[Crawled caption data]
"""
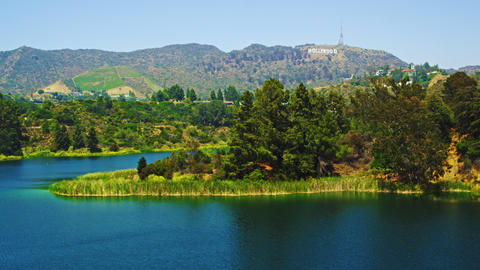 Long-distance static shot of reservoir, hills bearing Hollywood sign, houses Footage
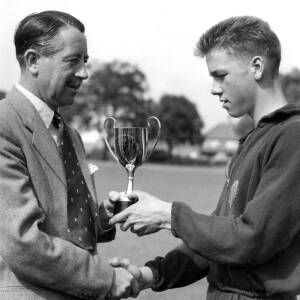 A young boy receiving a sports award.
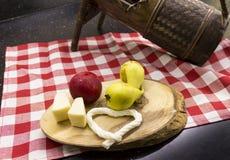 Päron, röd plommon och ostar på träskärbräda Arkivbilder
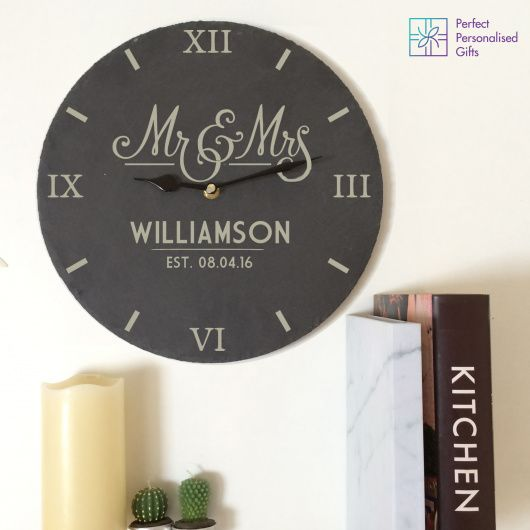 Mr And Mrs Slate Clock.  Personalise this slate clock with two lines of text.  Enter a surname using up to 15 characters and take note that it will appear in uppercase regardless of how you type it in.   You can then enter the special date using a 8 characters.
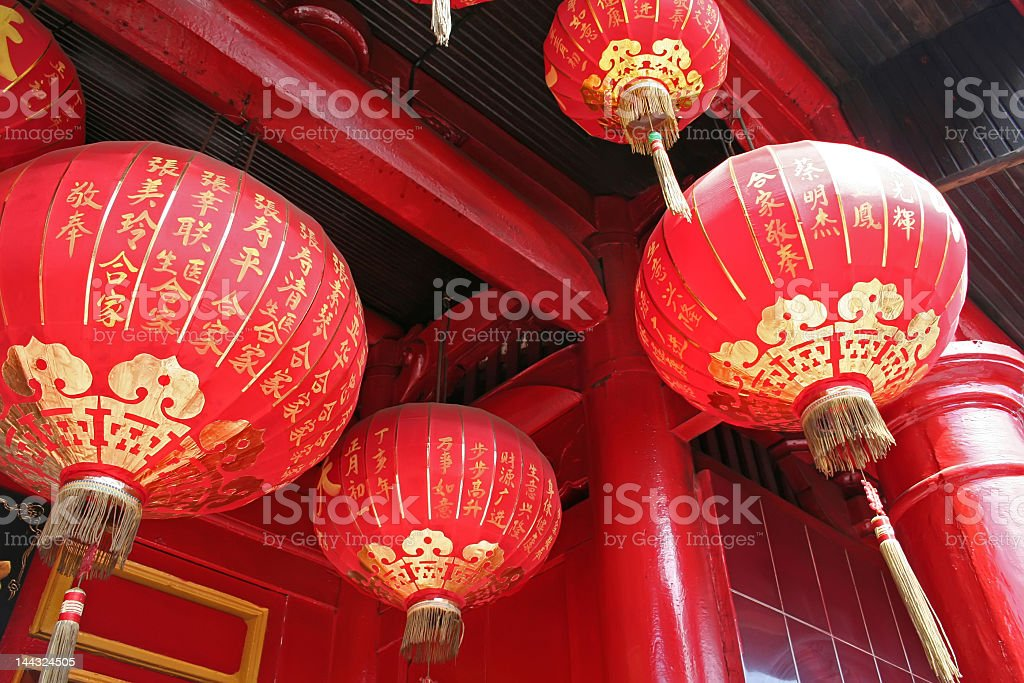 Red and gold Chinese lanterns hanging from temple stock photo
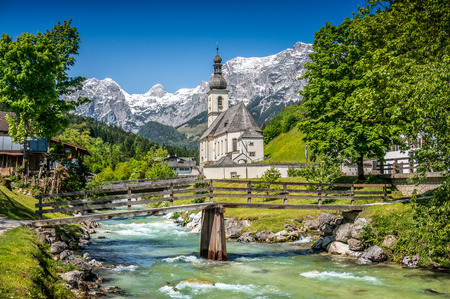 austrian village: Scenic mountain landscape in the Bavarian Alps with famous Parish Church of St. Sebastian in the village of Ramsau, Nationalpark Berchtesgadener Land, Upper Bavaria, Germany Stock Photo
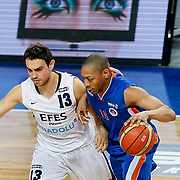 Efes Pilsen's Ender ASLAN (L) and Mersin BSB's Anthony GRUNDY (R) during their Turkish Basketball league match Efes Pilsen between Mersin BSB at the Sinan Erdem Arena in Istanbul Turkey on Saturday 19 March 2011. Photo by TURKPIX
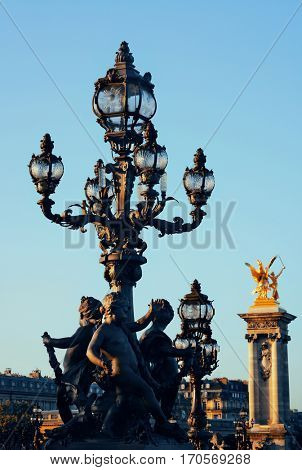 Vintage lamp post on Alexandre III bridge in Paris, France.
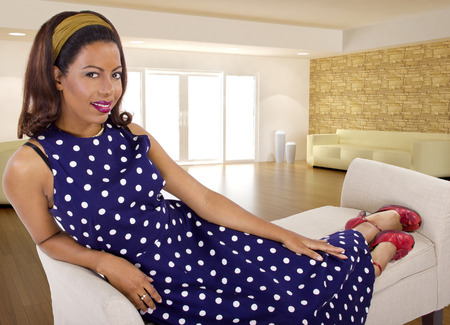 woman closet: black female sitting on a lounge at home in a blue polka dot dress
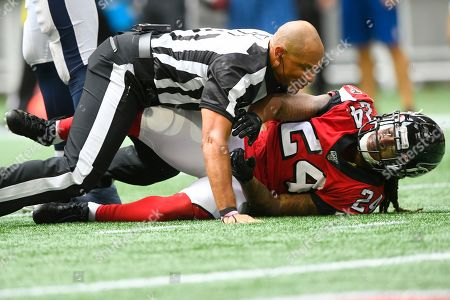 Referee Terry McAulay (77) breaks up an altercation between Atlanta Falcons running back Devonta Freeman (24) and Los Angeles Rams defensive tackle Aaron Donald during the second half of an NFL football game, in Atlanta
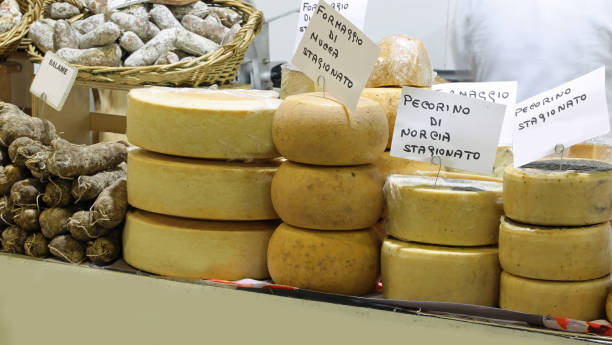 italian cheese with text PECORINO that means cheese made with mi many italian cheese with text PECORINO that means cheese made with milk of sheep and goat in dairy umbria stock pictures, royalty-free photos & images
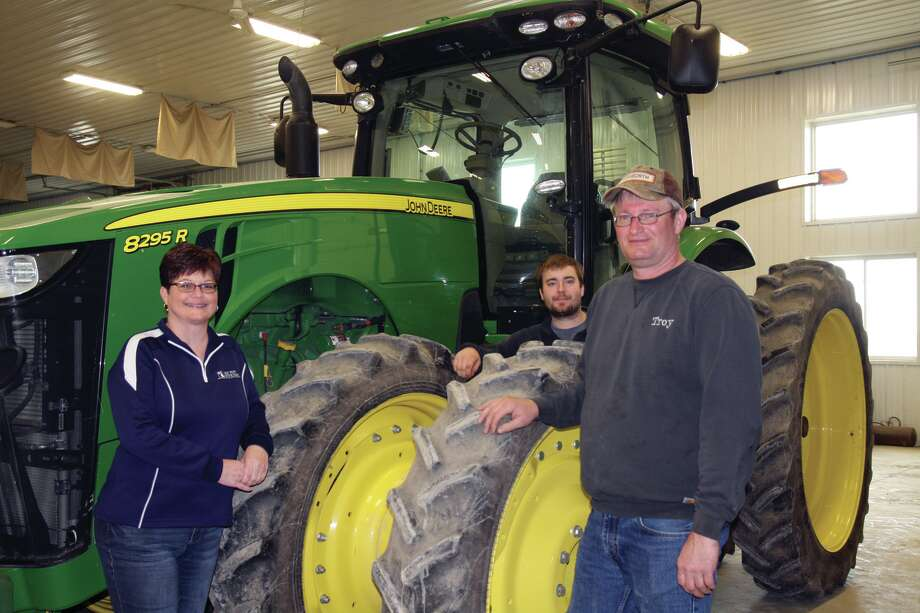 From left is Leanne Schuette; her son, Lance Schuette; and her husband, Troy Schuette. Photo: Brenda Battel/Huron Daily Tribune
"""
◆ **TO DO**:
Leave out the images and write out the lines above exactly, from the one with "Mr And Mrs Slate" up to and including the one with "Vintage lamp post".

◆ **OUTPUT FOR THIS TASK**:
 Mr And Mrs Slate Clock.  Personalise this slate clock with two lines of text.  Enter a surname using up to 15 characters and take note that it will appear in uppercase regardless of how you type it in.   You can then enter the special date using a 8 characters.
 Red and gold Chinese lanterns hanging from temple stock photo
 austrian village: Scenic mountain landscape in the Bavarian Alps with famous Parish Church of St. Sebastian in the village of Ramsau, Nationalpark Berchtesgadener Land, Upper Bavaria, Germany Stock Photo
 Efes Pilsen's Ender ASLAN (L) and Mersin BSB's Anthony GRUNDY (R) during their Turkish Basketball league match Efes Pilsen between Mersin BSB at the Sinan Erdem Arena in Istanbul Turkey on Saturday 19 March 2011. Photo by TURKPIX
 Vintage lamp post on Alexandre III bridge in Paris, France.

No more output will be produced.